Monday, March 10, 2008
More Human Than Human
Monday, February 25, 2008
Shock Value
Wednesday, February 20, 2008
Violence and Terminator
Wednesday, February 13, 2008
Reality v. Extreme
Emma Goldman is another example of an extreme character, however her actions seem more suiting and fitting to how she may have been (or other feminists may have been) in real life. The way she discusses woman-kind with some kind of mysticism is in fact effective in speaking out against the oppression that. The reason Doctorow's treatment of her is more effective than that of Coalhouse's is that he does not bend the rules of normality of attempt to rationalize her actions. They speak for themselves, and exist within the limits of normalcy. Doctorow attempts to set Coalhouse's actions to some sort relativist standard, but it just does not fit. His suffering was great this is true, but there is no justification for his actions whether in fiction or not.
Monday, February 4, 2008
Rich and Poor
Friday, January 25, 2008
The Role of Language and Mechanization
Thursday, January 17, 2008
Initial Reactions to A Connecticut Yankee in King Arthur's Court
Saturday, January 12, 2008
Friday, January 11, 2008
"Fascination" And The Art Student
Barack Obama And The Social Revolution
As we are now going through primary after primary and eventually a presidential election, certain questions raised by Wright become again especially current not only in that fact that the new administration of our country will lead, and set the example for many things, including possibly race relations. While this would not normally be considered a major issue of the nation today, the affects of age old racism and segregation haunt our everyday lives and psyche to this day, although perhaps in subtler or in less perceived ways. For example, many would pin the flooding of New Orleans and the subsequent rescue and emergency help efforts to the wall as an event greatly influenced by either subconscious or low lying racism (this sentiment is perhaps epitomized—immortalized?—by Kanye West’s statement, “George Bush hates black people”). It is not only rappers who still feel pressures of an overbearing society. Although Wright citied some works that deal with the topic, I state again: does not the presence of ghettoes indicate the dehumanization existing today. These are places of the forgotten and the left behind. Mainstream society has no use for them—or hardly anymore, with progress of robotics and other industrial enabling technology less and less emphasis is placed on the value of manual labor (at least American—cheap, Indian is fine but that is another story altogether). I see now that I am straying from my original point about the election.

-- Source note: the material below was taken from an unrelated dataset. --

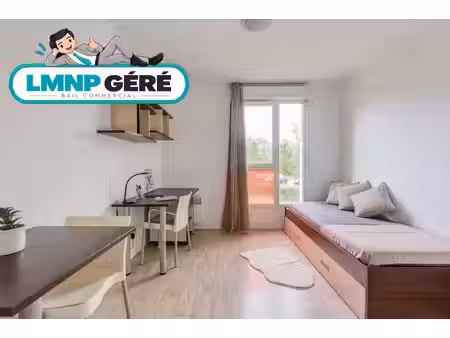 studio étudiant – investissement lmnp géré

This is the first election where minorities have has an immediate, massive, and direct effect on the election at large. At the beginning of the race there were three (four if you count Mormon Huckabee) minorities vying for the presidential nomination. While the number has gone down to two (three), the country is still being confronted by the very real fact it may for the first time ever have a truly minority president—nay, not only a minority president, but a black president at that. Does this mean that America has finally overcome or corrected its behavior in terms of ethnic minorities, specifically Blacks? I don’t think so. I don’t think we as a people, as a whole will ever realize the error of our ways. The stereotypes will never die. They will eventually be changed however. Eventually, be it 10 years or 100, it won’t be Blacks who are stereotypically lazy, violent, or stupid. It will be the whites. Wright was correct in his analysis of the seeds of revolution. While I think the time violent uprisings has come and gone, a social revolution of sorts is stewing right below the surface. The New South doesn’t refer to the reconstruction of the South post-Civil War. The New South and counter-culture movements all over the country are the domain of Blacks and other ethnic minorities that will reshape the land into a completely different social landscape.